There was another thing I wanted to run past you. It’s about your tombstone. It’s very big. We buried you next to your dad, just liked you asked. The Tombstone, it’s perfect, but it sticks out. It is like a big new tooth. It will grey and sink over time I’m sure. We were all worried. My sisters and I. We walked around nearby fields and talked about you. I saw a beautiful sheep. I wondered if you were afraid. I remember it so clearly, the end. I really try to not let those memories rub out the real you but I’d never experienced death before and now it’s hard not to see you lying there. I’ll never forget the last time I saw you. You were gone. You still looked regal—your head was tied together and I kissed you. You were so cold. I felt the coldness on my lips for the rest of the day. I was numb. I miss you.

I’m a bit lost to tell you the truth. Everyday feels the same. I wake up, I work, I eat, I walk, I watch TV, and I go to sleep. Sleep does not come as easily as it used to.
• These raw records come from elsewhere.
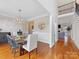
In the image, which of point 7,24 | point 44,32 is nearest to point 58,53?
point 44,32

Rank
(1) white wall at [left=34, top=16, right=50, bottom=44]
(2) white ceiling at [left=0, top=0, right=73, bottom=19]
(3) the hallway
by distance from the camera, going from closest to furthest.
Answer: (3) the hallway
(2) white ceiling at [left=0, top=0, right=73, bottom=19]
(1) white wall at [left=34, top=16, right=50, bottom=44]

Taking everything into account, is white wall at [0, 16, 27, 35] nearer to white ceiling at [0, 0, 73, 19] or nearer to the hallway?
white ceiling at [0, 0, 73, 19]

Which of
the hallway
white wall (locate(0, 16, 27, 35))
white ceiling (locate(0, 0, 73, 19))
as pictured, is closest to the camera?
the hallway

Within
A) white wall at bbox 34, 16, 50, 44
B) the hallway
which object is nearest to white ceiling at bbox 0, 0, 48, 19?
white wall at bbox 34, 16, 50, 44

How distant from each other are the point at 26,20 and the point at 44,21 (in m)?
3.06

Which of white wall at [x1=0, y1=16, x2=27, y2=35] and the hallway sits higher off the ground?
white wall at [x1=0, y1=16, x2=27, y2=35]

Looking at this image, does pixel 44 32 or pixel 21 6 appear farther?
pixel 44 32

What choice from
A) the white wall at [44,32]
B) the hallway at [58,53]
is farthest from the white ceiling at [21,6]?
the hallway at [58,53]

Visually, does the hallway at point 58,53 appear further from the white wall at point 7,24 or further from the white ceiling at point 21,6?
the white wall at point 7,24

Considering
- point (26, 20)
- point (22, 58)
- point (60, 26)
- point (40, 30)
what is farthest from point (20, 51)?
point (60, 26)

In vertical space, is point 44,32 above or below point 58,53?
above

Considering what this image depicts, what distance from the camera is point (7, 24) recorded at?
20.4 ft

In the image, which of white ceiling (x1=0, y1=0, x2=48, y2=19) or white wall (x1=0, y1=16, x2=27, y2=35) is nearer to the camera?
white ceiling (x1=0, y1=0, x2=48, y2=19)

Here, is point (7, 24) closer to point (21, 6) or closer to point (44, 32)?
point (21, 6)
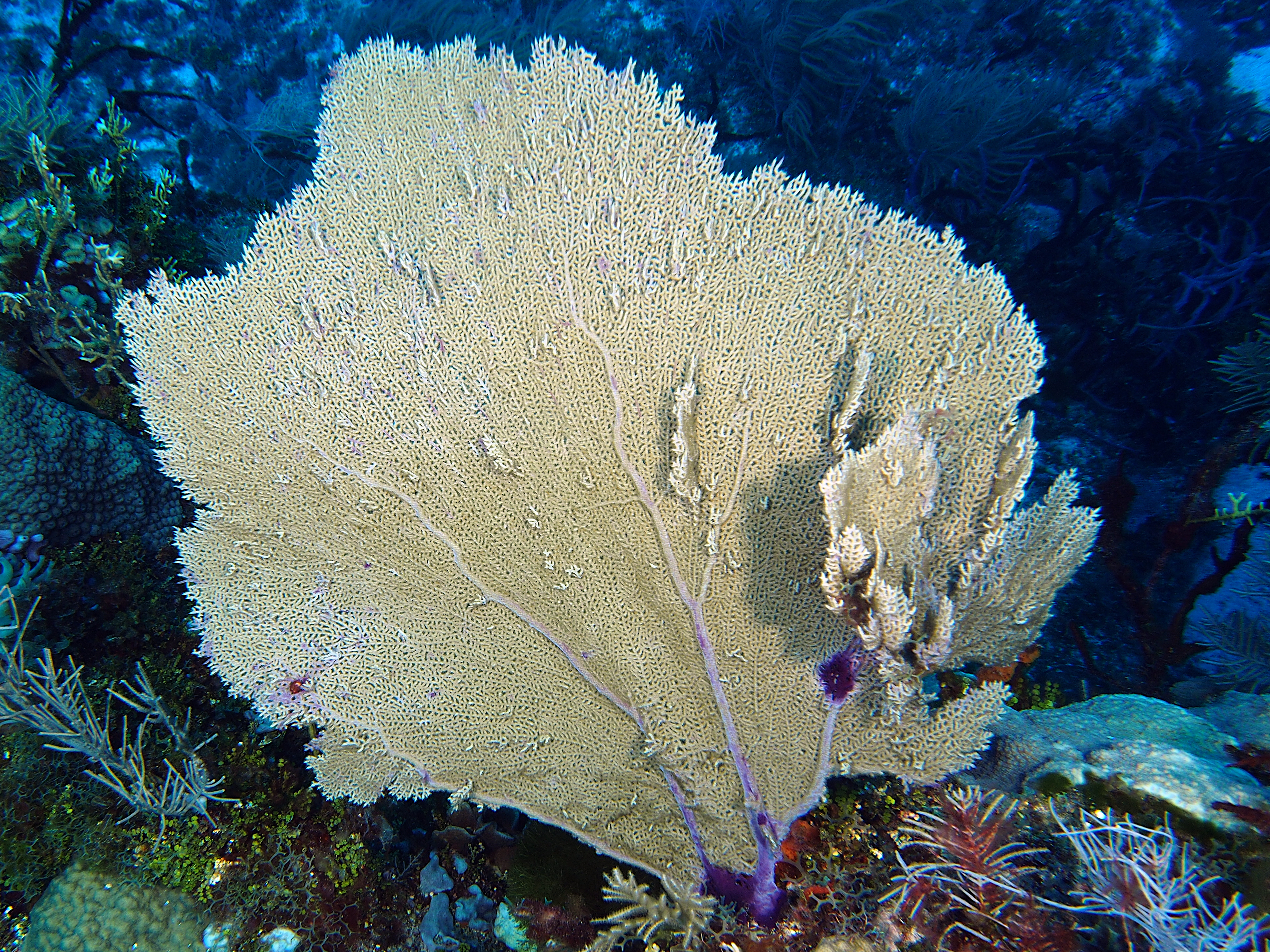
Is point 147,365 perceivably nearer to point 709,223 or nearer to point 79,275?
point 79,275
Now I lie in bed trying not to think for at least an hour every night. In the morning I struggle to wake up. I zombie about my day. I drink lots of coffee. I wonder how different our lives must have been. I never got to ask you what you did when you were my age. I would have loved to know your daily routine. What did you eat for breakfast?
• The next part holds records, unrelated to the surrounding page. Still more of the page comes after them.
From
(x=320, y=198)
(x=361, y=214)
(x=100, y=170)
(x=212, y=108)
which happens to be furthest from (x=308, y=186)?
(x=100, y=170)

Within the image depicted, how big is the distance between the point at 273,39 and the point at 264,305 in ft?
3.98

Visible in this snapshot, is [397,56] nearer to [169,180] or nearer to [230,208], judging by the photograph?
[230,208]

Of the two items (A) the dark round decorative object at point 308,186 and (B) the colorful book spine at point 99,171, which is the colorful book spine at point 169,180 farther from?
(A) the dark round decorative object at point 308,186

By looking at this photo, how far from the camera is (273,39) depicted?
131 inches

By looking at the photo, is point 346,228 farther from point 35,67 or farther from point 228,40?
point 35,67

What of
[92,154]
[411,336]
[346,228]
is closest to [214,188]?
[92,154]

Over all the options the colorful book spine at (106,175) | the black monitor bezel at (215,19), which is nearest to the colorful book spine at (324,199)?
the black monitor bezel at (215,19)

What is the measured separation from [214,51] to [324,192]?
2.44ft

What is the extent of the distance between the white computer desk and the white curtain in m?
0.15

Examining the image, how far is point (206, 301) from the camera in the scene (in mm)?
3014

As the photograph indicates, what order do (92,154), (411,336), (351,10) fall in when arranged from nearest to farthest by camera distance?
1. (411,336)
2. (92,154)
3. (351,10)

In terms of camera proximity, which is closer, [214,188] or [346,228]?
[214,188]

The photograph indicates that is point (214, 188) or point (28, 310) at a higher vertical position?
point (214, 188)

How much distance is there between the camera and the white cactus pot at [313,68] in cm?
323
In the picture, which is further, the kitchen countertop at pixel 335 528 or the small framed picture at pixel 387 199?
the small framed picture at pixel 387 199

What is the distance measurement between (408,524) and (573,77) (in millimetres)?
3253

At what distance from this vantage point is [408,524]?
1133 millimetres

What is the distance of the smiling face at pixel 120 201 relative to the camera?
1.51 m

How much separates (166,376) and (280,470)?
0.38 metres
There are some things I am not happy about. I don’t like what you did to mum. I didn’t learn about that until recently. I know you were a product of your generation. I know that back then that women were inextricably tied to their looks. I know you thought your self-worth could not be uncoupled from whether or not you were ‘pretty’. Times have changed. A woman can be more than that now. I don’t pluck my eyebrows or bleach my moustache for men. I do it for me. I wonder if you’d recognise me now. I suppose your leaving shaped me. I probably wouldn’t be the me I am now if you hadn’t left. I just wish you could have stayed a bit longer. Not that it was up to you. I’m just sorry that you were alone. I always thought that when someone left the world, some sixth sense would tell you. A pain in your arm or a jolt. I’m ashamed to say I slept the whole night through—I got woken by mum in the morning. She switched on the lights and announced it to the room. That is how I found out. Talk about a rude awakening.

I’ve taken up walking. It was something you always did. I understand why you did it. There is something freeing about watching the world change. I think it is also about being alone. You were good at that. Although I know he misses you. You weren’t really ever alone.
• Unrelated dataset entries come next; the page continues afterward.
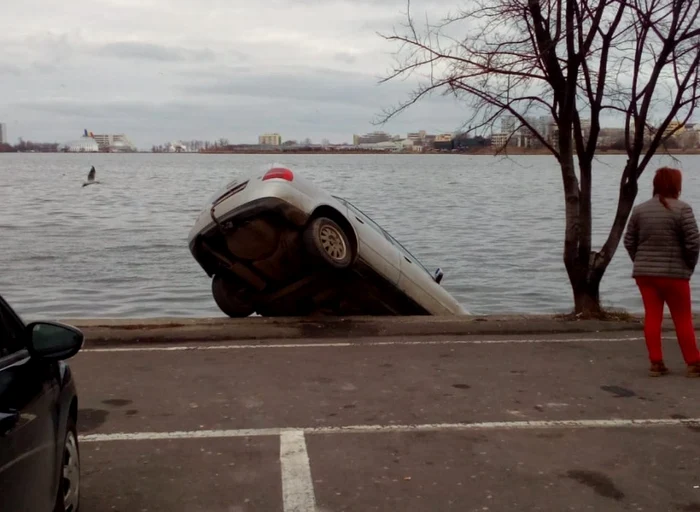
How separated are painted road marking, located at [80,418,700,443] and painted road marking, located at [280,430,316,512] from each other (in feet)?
0.53

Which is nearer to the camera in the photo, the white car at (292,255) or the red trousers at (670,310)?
the red trousers at (670,310)

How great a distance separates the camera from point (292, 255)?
9.82 metres

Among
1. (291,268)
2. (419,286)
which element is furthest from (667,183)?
(419,286)

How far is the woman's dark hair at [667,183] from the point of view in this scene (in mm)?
7215

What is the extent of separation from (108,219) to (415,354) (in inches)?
1164

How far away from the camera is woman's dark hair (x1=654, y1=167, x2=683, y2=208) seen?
7.21m

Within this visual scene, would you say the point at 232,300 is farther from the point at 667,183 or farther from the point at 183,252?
the point at 183,252

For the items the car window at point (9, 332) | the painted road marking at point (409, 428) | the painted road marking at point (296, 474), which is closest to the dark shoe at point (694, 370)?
the painted road marking at point (409, 428)

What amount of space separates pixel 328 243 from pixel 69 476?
19.2 ft

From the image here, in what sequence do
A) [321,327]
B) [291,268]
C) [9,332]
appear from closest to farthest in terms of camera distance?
[9,332] < [321,327] < [291,268]

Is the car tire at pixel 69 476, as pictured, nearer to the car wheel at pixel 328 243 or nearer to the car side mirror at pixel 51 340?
the car side mirror at pixel 51 340

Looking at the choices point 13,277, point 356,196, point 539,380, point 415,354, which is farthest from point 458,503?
point 356,196

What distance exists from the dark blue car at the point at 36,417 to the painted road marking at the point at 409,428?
4.95 ft

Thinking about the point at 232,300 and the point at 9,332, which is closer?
the point at 9,332
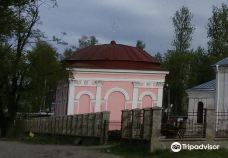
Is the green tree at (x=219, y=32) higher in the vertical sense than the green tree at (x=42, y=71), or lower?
higher

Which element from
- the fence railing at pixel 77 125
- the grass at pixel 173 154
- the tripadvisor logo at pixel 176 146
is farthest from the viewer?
the fence railing at pixel 77 125

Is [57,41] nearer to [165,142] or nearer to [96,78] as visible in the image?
[96,78]

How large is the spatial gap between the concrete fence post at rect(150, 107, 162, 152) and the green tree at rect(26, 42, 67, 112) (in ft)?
66.2

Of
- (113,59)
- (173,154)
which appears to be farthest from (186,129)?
(113,59)

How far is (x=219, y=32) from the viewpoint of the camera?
64.4 m

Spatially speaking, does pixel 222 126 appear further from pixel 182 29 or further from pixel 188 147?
pixel 182 29

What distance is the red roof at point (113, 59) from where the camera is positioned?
46.6 m

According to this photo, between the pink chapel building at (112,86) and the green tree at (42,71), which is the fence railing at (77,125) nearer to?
the green tree at (42,71)

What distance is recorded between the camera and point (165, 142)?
18.9 metres

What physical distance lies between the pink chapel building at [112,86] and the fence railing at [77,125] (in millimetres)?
3115

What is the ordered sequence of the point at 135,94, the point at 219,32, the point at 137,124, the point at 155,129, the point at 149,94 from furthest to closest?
the point at 219,32 < the point at 149,94 < the point at 135,94 < the point at 137,124 < the point at 155,129

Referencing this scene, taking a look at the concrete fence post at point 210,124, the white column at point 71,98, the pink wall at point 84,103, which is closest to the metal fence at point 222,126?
the concrete fence post at point 210,124

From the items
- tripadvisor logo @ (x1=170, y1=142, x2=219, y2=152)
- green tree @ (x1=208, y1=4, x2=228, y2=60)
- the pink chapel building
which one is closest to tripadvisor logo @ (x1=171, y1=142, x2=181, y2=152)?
tripadvisor logo @ (x1=170, y1=142, x2=219, y2=152)

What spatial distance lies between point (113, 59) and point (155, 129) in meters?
28.0
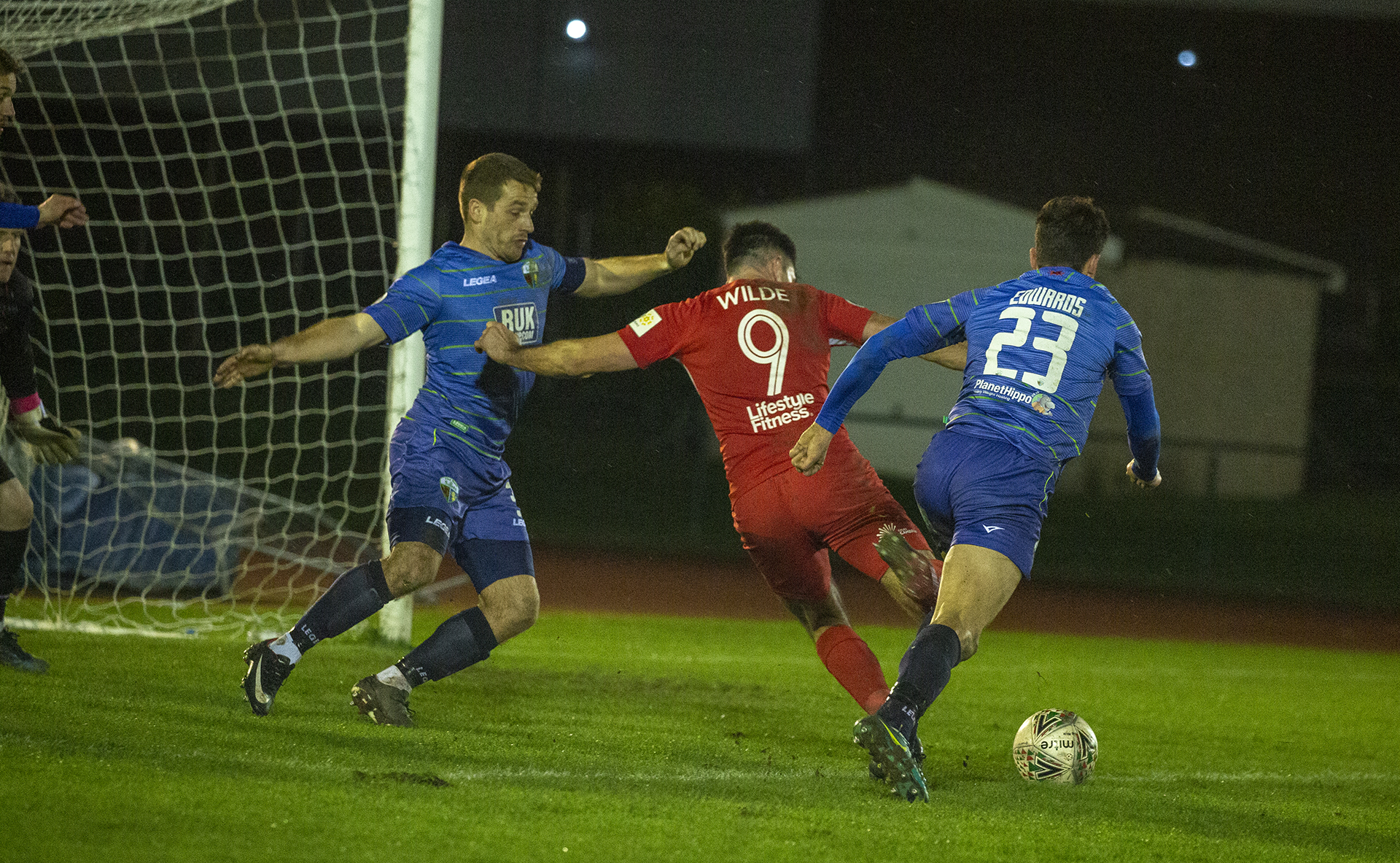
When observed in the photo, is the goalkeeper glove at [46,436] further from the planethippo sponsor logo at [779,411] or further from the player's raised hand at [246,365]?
the planethippo sponsor logo at [779,411]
I feel quite alone. I don’t feel very loveable anymore. It’s a pathetic thing to admit. The world isn’t what it used to be. Sometimes I’m glad that you didn’t get to see it this way. You lived through one World War at the beginning of your life; there was no need for you to end with another.

I tried to visit your grave. A mother of a friend dropped me at the wrong church. I left flowers I picked on a lady named Barbara’s tomb. I pretended that she hadn’t been mistaken. I think it would have made you laugh.

There are some things I won’t tell you. It wouldn’t help you to know them. Some things it’s best not to say out loud, just in case you could hear them.

I’ll go now. Not much more to say. Everything to say. My fingers are stiffening. I have more books to read, to finish, like I promised you I would.

All my Love,


Rose Brookfield
Rose Brookfield
Rose Brookfield is a twenty-two year old English Literature student at the University of Edinburgh currently writing her dissertation about the unlikely roles dogs play in literature. She aspires to create a more sustainable and equal food chain that serves all members of society, and become a first-generation regenerative farmer and a writer.